* [Task instructions] Retype the data that follows, keeping every character the same.

* [Supplied data]
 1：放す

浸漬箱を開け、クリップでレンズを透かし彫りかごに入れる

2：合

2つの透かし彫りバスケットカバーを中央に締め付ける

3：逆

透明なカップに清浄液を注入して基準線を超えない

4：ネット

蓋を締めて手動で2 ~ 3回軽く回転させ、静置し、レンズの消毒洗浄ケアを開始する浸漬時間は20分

* [Answer]
 1：放す

浸漬箱を開け、クリップでレンズを透かし彫りかごに入れる

2：合

2つの透かし彫りバスケットカバーを中央に締め付ける

3：逆

透明なカップに清浄液を注入して基準線を超えない

4：ネット

蓋を締めて手動で2 ~ 3回軽く回転させ、静置し、レンズの消毒洗浄ケアを開始する浸漬時間は20分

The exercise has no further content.